Exercise objective :: Only the lines from the line containing "- WilliamsDecor Shark" through the final line of the entries should be printed, exactly as given, with the pictures left out.

Supplied material ::
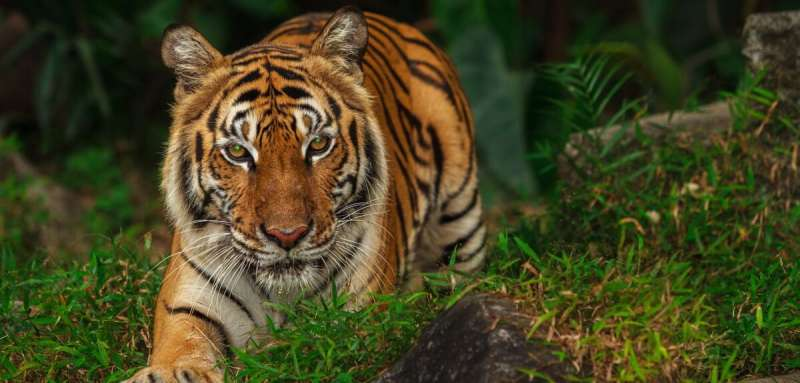 New study confirms the importance of tiger population in Thailand forest complex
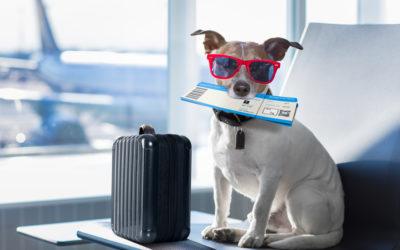 Voyage professionnel : bien le vivre sans fatigue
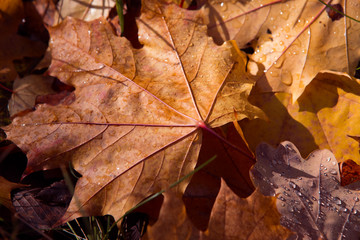 Colorful and bright background made of fallen autumn leaves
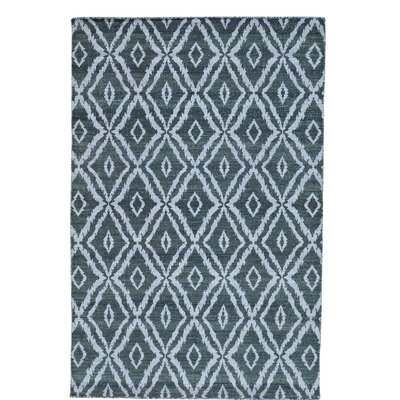 Flat Weave Kilim Reversible Oriental Hand-Knotted Gray Area Rug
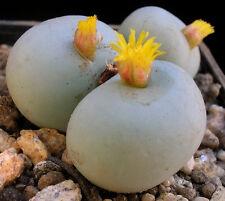 Conophytum calculus, exotic cactus rare living stones mesemb cacti seed 15 SEEDS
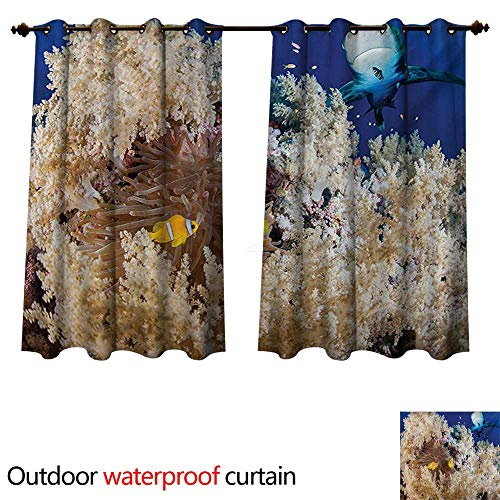 - WilliamsDecor Shark Home Patio Outdoor Curtain Reef with Little Clown Fish and Sharks East Egyptian Red Sea Life Scenery Food Chain W84 x L72(214cm x 183cm)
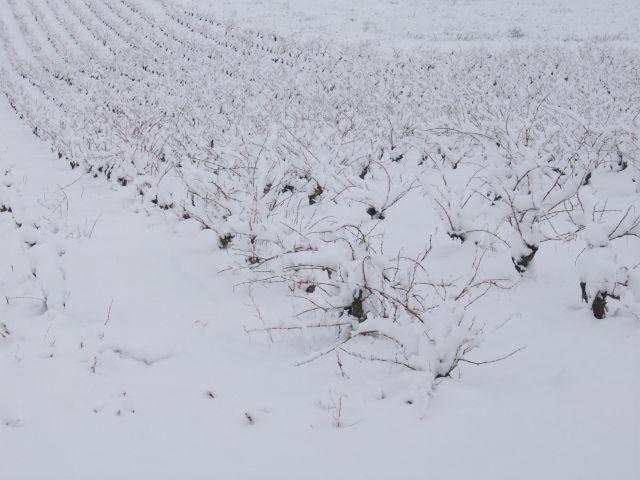 nieve San Asensio
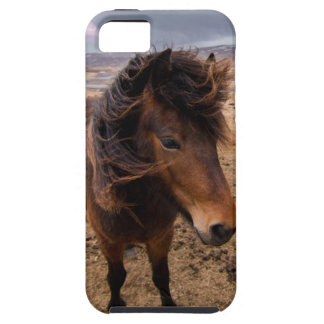 Horses of Iceland iPhone 5 Case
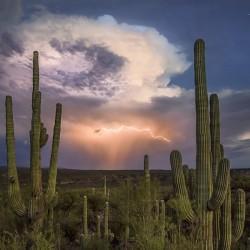 Saguaro Kakteensamen (Carnegiea gigantea) 1.8 - 2
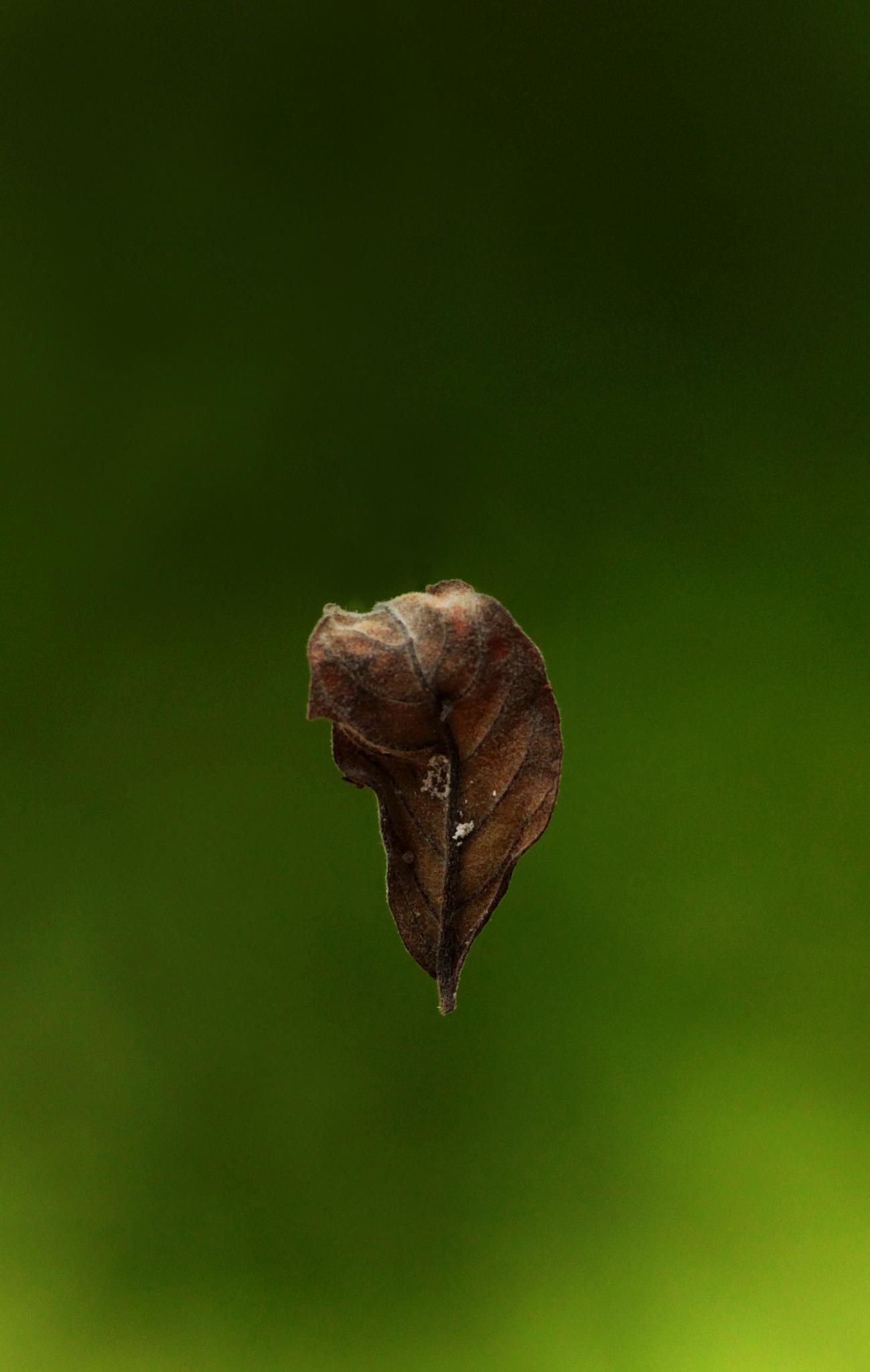 drop of a dry leaf by Ramesha.Samarpana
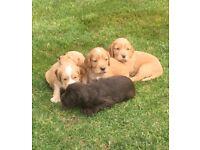 Six beautiful spaniel puppies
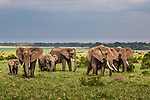 Kenya, Maasai Mara National Reserve, African bush elephant (Loxodonta africana)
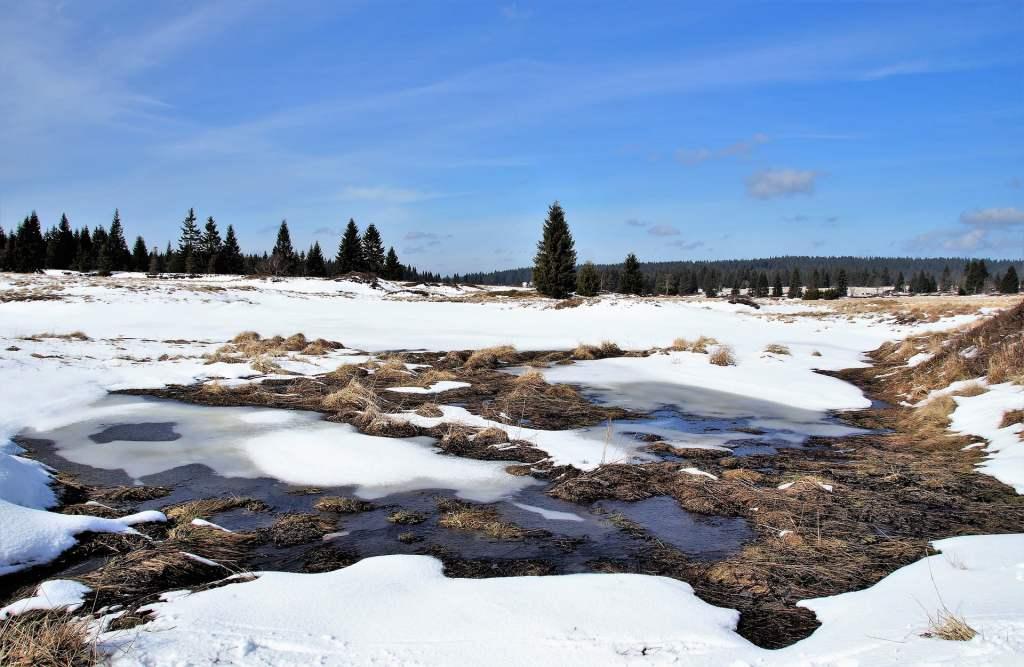 Wysokie temperatury na Syberii zaburzają ekosystem tamtejszych torfowisk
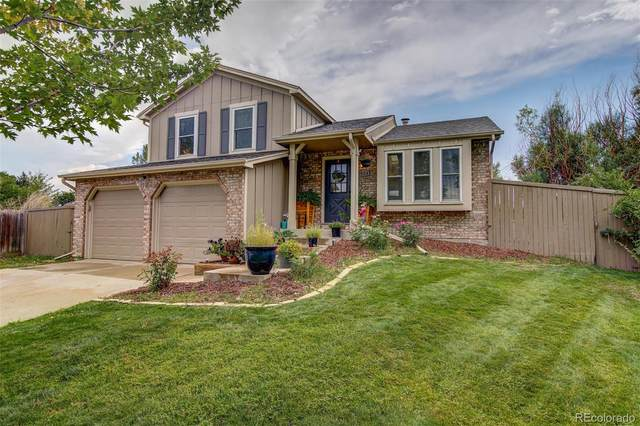 8494 Wheatgrass Circle, Parker, CO 80134 (#8542530) :: Realty ONE Group Five Star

Solution to this exercise ::
 - WilliamsDecor Shark Home Patio Outdoor Curtain Reef with Little Clown Fish and Sharks East Egyptian Red Sea Life Scenery Food Chain W84 x L72(214cm x 183cm)
 nieve San Asensio
 Horses of Iceland iPhone 5 Case
 Saguaro Kakteensamen (Carnegiea gigantea) 1.8 - 2
 drop of a dry leaf by Ramesha.Samarpana
 Six beautiful spaniel puppies
 Kenya, Maasai Mara National Reserve, African bush elephant (Loxodonta africana)
 Wysokie temperatury na Syberii zaburzają ekosystem tamtejszych torfowisk
 8494 Wheatgrass Circle, Parker, CO 80134 (#8542530) :: Realty ONE Group Five Star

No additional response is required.